The men spoke in hushed tones. One was the grandfather of the three who died there – 6-year-old twins Snegugu and Snenhlanhla Mtolo, as well as their 3-year-old sister, Esihle.

“I don’t know what happened,” a distraught Simon Mtolo said.

Just hours before the fire, he was playing with his granddaughters.

“I was here last night, from about 9pm to 10pm. After that I went home. And then around 2.30am someone phoned me and said the place was on fire.”

The children’s mother was not home at the time and Mtolo did not know where she had gone.

A neighbour woke to the sound of the girls’ terrified screams for help.

He tried to rescue them but, Mtolo said, it appeared they had been locked inside.

Mtolo and his family are traumatised.

“This is not right,” he said.

The cause of the fire is not known.

At the scene of the second blaze – in Heysham Place, Westham, Phoenix – a blackened baby bottle stood alongside a stroller at the entrance to a small block of rooms that had gone up in flames.

The heat of the fire could still be felt in the corridors leading to the room where 8-month-old Nikita Lembethe and her 5-year-old sister – Sju – were sleeping at the time.

The room was gutted.

The parents could not be reached in Sunday.

Neighbour Tom Nobert, who lived in another room in the building, said he woke just before 2am to the sound of the fire tearing through the building.

He lived on the ground floor and was able to run outside. But a woman on the second floor had had to jump out of the window and on to a mattress someone had dragged out, he said.

She broke her leg in the jump.

Nobert said they tried to help the children but they could not get into the room they were in.

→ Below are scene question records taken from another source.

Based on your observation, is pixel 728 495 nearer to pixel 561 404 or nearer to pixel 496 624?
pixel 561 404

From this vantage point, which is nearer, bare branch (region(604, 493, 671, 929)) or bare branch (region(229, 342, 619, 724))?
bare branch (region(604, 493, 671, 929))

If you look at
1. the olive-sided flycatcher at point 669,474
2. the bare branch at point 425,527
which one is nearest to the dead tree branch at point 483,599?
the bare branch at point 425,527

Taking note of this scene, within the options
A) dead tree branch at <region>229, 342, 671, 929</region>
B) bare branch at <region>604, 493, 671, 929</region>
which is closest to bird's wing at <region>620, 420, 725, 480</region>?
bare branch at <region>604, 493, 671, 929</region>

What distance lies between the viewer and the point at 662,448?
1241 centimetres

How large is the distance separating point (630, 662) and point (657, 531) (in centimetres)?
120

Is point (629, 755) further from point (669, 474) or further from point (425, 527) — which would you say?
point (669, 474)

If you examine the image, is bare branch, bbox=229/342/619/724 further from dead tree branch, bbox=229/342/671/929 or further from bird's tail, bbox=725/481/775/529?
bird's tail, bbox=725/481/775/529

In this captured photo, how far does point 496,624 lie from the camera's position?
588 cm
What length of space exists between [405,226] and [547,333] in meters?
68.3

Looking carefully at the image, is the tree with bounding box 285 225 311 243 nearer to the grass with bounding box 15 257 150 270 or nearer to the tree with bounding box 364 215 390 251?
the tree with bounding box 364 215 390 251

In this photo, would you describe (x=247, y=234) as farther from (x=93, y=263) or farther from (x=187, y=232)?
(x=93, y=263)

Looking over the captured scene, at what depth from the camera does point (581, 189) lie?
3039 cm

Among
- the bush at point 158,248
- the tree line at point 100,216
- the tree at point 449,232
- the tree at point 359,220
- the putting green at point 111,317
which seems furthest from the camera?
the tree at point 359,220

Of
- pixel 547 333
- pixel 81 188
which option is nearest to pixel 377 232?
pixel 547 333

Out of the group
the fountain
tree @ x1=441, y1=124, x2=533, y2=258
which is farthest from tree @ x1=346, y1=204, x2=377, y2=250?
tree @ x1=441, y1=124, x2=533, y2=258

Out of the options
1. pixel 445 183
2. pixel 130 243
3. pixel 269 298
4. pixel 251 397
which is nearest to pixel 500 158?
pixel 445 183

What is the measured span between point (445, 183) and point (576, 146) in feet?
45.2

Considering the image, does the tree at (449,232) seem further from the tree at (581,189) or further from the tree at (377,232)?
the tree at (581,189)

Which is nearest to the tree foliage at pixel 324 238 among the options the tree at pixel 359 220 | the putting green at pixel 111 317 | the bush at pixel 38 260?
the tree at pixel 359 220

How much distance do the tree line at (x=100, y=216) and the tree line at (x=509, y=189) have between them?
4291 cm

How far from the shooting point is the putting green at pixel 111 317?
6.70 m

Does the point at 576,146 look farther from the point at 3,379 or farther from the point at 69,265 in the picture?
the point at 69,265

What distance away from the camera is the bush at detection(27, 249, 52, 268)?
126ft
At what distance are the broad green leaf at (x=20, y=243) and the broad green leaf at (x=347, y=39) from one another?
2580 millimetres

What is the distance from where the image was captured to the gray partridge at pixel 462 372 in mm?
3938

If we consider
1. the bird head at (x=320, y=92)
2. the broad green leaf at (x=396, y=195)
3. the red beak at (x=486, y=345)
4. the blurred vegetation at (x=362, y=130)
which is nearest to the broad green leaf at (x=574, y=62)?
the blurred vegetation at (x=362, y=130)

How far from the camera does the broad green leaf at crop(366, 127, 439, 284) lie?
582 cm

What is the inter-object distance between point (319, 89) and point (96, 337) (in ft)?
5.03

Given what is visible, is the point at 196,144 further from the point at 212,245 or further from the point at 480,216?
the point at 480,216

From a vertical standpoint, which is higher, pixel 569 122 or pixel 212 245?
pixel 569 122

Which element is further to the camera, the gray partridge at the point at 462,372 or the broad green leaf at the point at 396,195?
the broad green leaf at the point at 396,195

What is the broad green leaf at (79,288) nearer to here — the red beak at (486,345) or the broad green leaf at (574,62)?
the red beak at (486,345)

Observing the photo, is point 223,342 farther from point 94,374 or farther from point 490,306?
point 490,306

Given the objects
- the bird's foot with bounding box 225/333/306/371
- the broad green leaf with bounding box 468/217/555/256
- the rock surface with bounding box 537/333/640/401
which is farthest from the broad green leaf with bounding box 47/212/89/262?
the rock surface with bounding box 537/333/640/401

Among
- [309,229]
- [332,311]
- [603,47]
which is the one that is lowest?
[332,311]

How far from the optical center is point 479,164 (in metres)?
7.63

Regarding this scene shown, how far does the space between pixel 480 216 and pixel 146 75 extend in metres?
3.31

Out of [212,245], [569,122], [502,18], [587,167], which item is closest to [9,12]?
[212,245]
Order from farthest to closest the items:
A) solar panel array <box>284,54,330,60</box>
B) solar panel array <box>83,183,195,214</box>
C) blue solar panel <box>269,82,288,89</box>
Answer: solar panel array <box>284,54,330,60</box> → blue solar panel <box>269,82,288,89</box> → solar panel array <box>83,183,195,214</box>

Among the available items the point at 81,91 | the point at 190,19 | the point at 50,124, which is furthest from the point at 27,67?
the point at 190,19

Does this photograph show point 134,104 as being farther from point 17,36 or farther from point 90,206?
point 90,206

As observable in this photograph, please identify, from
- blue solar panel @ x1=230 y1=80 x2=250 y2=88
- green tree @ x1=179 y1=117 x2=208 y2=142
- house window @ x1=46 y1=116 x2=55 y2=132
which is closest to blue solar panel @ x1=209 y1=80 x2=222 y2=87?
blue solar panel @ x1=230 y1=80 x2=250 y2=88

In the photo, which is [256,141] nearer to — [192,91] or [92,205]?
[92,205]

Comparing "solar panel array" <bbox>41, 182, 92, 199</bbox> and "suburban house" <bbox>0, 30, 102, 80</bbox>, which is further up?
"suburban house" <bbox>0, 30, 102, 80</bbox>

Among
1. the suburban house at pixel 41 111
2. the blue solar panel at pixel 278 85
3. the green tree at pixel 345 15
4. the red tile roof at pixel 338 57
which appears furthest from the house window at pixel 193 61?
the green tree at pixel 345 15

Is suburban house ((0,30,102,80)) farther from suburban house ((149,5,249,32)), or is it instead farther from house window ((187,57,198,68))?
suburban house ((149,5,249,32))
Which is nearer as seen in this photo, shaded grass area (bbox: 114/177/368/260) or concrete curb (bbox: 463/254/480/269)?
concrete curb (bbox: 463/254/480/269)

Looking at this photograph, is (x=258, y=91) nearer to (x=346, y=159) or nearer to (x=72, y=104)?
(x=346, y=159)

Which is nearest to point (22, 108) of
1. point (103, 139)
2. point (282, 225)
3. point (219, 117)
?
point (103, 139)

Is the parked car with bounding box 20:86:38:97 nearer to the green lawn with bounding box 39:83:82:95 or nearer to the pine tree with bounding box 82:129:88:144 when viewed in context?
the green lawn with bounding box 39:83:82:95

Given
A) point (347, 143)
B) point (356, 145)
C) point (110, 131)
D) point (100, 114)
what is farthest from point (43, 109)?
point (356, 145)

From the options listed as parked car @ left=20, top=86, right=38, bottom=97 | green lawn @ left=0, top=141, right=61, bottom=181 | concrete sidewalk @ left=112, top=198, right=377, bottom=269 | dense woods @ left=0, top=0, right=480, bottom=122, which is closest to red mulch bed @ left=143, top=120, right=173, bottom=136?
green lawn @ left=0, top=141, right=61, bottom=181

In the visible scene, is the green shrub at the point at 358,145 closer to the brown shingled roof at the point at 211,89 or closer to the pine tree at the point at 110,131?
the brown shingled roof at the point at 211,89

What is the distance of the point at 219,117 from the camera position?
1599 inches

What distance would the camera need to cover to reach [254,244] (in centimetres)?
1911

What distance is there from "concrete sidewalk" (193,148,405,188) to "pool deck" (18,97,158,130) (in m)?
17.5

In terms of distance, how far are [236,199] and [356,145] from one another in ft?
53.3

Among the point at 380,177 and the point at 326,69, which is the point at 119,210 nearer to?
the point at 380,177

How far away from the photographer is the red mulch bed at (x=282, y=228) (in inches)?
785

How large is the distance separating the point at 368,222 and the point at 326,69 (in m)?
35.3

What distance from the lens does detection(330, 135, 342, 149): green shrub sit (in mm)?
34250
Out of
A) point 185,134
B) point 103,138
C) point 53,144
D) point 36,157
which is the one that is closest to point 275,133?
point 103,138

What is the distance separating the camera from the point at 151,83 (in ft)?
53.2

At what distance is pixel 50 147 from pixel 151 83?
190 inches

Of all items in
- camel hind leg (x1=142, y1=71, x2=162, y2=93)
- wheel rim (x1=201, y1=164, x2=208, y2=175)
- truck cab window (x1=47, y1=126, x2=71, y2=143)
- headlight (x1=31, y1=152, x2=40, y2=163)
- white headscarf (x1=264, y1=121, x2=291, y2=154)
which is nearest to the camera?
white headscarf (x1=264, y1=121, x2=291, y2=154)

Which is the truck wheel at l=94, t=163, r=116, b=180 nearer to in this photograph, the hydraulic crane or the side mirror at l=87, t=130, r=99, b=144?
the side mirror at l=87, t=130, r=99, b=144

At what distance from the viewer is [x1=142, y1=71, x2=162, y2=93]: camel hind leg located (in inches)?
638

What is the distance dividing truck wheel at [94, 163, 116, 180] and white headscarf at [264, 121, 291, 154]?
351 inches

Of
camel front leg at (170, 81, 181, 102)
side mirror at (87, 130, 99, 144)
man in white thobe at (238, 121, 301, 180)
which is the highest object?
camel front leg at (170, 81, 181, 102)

They had to wait for the firefighters and by the time they arrived, the children were dead.

It is believed they too had been locked in.

Nobert said the girls’ parents were not at home at the time of the fire.

“The youngest couldn’t even sit on her own,” he said.

It is believed the fire started after a burning candle fell over.

KwaZulu-Natal Emergency Medical Services and SAPS Search and Rescue were on the scene on Sunday.

Police spokesperson Captain Nqobile Gwala said inquest dockets were being prepared.